Intensifying regional conflict is being fueled by a raging war of words as extremist Israeli leaders relentlessly beat the drums of war against Lebanon. Defense Minister Yoav Gallant pledged to intensify operations against Hezbollah, warning that Israel could attack to a depth of 50 km toward “Beirut and anywhere else.”

Hezbollah leader Hassan Nasrallah reciprocated with a threat that Hezbollah’s “precision missiles” could target any location from Kiryat Shmona in Israel’s north to Eilat in the south. Nasrallah further asserted: “The enemy will pay the price of spilling blood with their own blood,” and pledged to “escalate resistance activity at the battlefront.”

At last week’s Munich Security Conference, Israeli Foreign Minister Israel Katz warned that, if a diplomatic solution is not found, Israel will be forced to act to remove Hezbollah from the border in order to return 70,000 displaced Israelis to their homes. “In such a case, Lebanon will also pay a heavy price,” he said. He failed to mention that nearly 100,000 Lebanese have also been displaced by the conflict, a number that will soar in the event of a full Israeli invasion.
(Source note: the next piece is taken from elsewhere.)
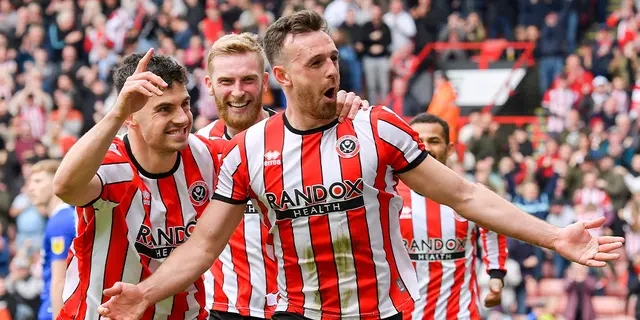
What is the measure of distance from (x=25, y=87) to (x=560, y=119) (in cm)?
1010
Lebanon’s already bankrupt economy has suffered further damage estimated at $1.6 billion.

A newspaper poll suggested that 71 percent of Israelis want a major military operation against Lebanon. A politically mortally wounded Israeli Prime Minister Benjamin Netanyahu may find it difficult to resist such pressures as an illusory route to rebuilding his popularity, even though it would be massively destructive for both sides, given Hezbollah’s huge missile arsenals and Israel’s access to unlimited US weaponry.
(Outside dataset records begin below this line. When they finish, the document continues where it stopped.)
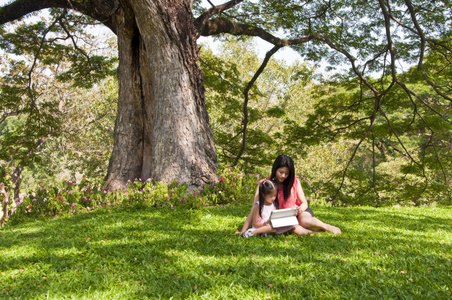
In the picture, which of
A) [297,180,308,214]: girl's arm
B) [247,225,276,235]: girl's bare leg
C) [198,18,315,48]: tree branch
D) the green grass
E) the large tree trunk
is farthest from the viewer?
[198,18,315,48]: tree branch

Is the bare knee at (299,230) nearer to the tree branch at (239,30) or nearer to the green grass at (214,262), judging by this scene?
the green grass at (214,262)

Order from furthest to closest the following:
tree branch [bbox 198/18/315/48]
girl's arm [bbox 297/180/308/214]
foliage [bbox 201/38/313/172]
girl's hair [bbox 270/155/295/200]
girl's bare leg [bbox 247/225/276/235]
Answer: foliage [bbox 201/38/313/172], tree branch [bbox 198/18/315/48], girl's arm [bbox 297/180/308/214], girl's hair [bbox 270/155/295/200], girl's bare leg [bbox 247/225/276/235]

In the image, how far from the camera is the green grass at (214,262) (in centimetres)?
247

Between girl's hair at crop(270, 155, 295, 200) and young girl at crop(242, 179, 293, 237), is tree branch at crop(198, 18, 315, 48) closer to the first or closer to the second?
girl's hair at crop(270, 155, 295, 200)

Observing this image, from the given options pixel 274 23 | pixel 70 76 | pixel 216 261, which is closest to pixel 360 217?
pixel 216 261

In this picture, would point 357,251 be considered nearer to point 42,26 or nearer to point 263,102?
point 42,26

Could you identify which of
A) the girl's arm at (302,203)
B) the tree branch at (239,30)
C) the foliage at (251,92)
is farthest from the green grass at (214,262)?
the foliage at (251,92)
The rapid trajectory of this escalation illustrates how such retaliatory cycles can be self-feeding: Israel in recent days struck Nabatieh and Al-Sawana, resulting in numerous civilian casualties, and Hezbollah retaliated by firing dozens of rockets into northern Israel. More than 170 Hezbollah fighters are among the 200 Lebanese deaths so far.

This trajectory is further reinforced by Israel’s remorseless airstrikes on Iran’s proxy assets in Syria, including the assassination of Republican Guard leadership figures. Hezbollah-aligned paramilitaries have been strengthening their presence in southwest Syria with the objective of ensuring that Israel would be fighting on a widened northern front in the event of conflict fully erupting.
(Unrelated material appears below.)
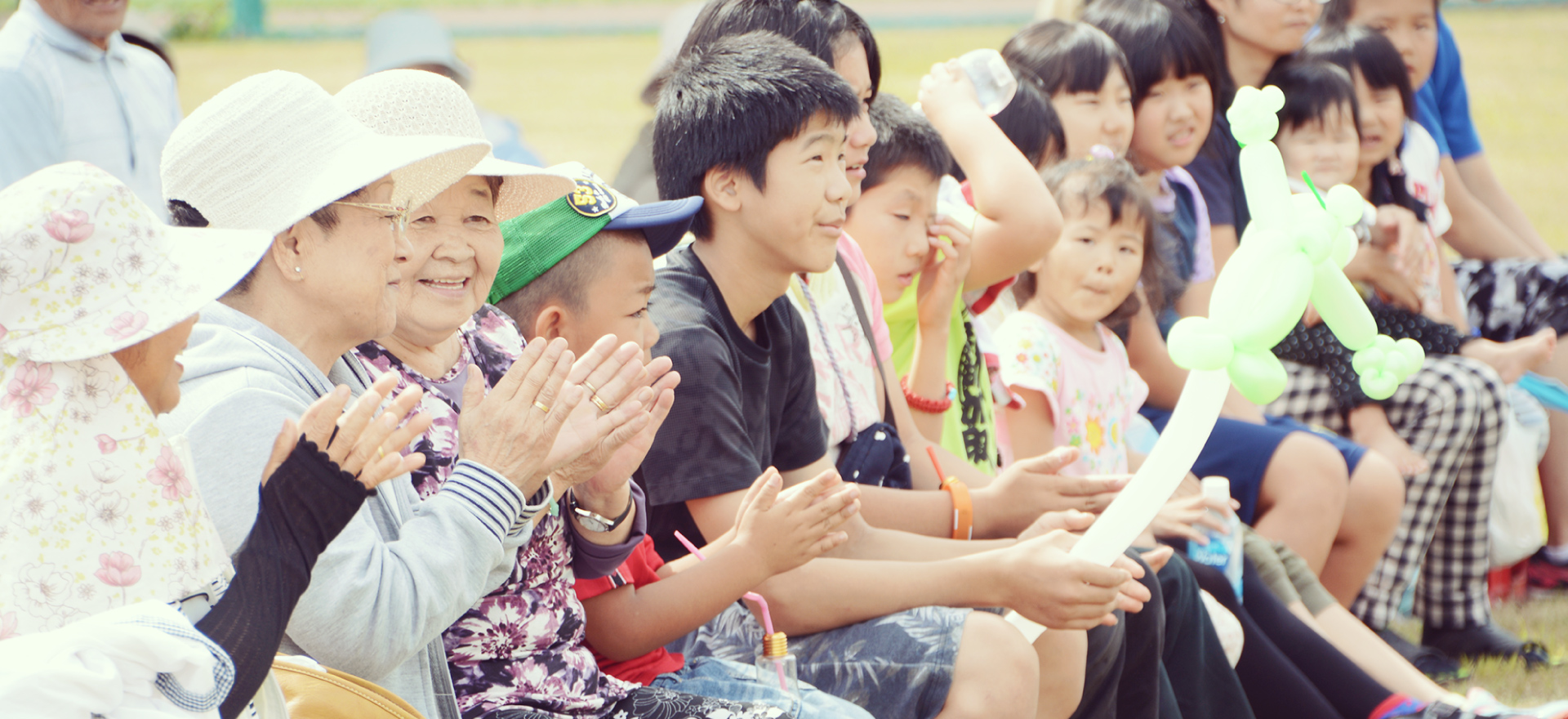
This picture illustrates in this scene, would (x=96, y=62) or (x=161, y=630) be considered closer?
(x=161, y=630)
In the view of Israeli military hawks, the encircling chain of Iranian proxies linking Beirut, Damascus, Baghdad and Sanaa makes it necessary for Israel to strike a blow against this amassed “resistance” before it becomes all prevailing. Indeed, Israel’s direct war with Tehran appears to have already begun, with a series of devastating sabotage attacks against gas infrastructure across Iran. Israel has in the past used such tactics against Iranian military and nuclear sites.

Immediately after Oct. 7, only vigorous US diplomatic intervention deterred a vengeance-thirsty Netanyahu from striking an immediate and massive blow against Hezbollah. With the recent deterioration in relations between the prime minister and US President Joe Biden, America’s ability and will to moderate Israeli military policy is diminished. Despite supposedly working to end the conflict, the US is preparing to send large volumes of additional weaponry to Israel.

French and US initiatives for defusing the crisis are premised upon the implementation of UN Security Council Resolution 1701, i.e., Hezbollah withdrawing to behind the Litani River. This is a dim prospect in the current circumstances, unless Hezbollah is offered political concessions, which would be destabilizing for Lebanon; or if Israel militarily intervened to enforce Hezbollah’s withdrawal, which would result in a bloodbath.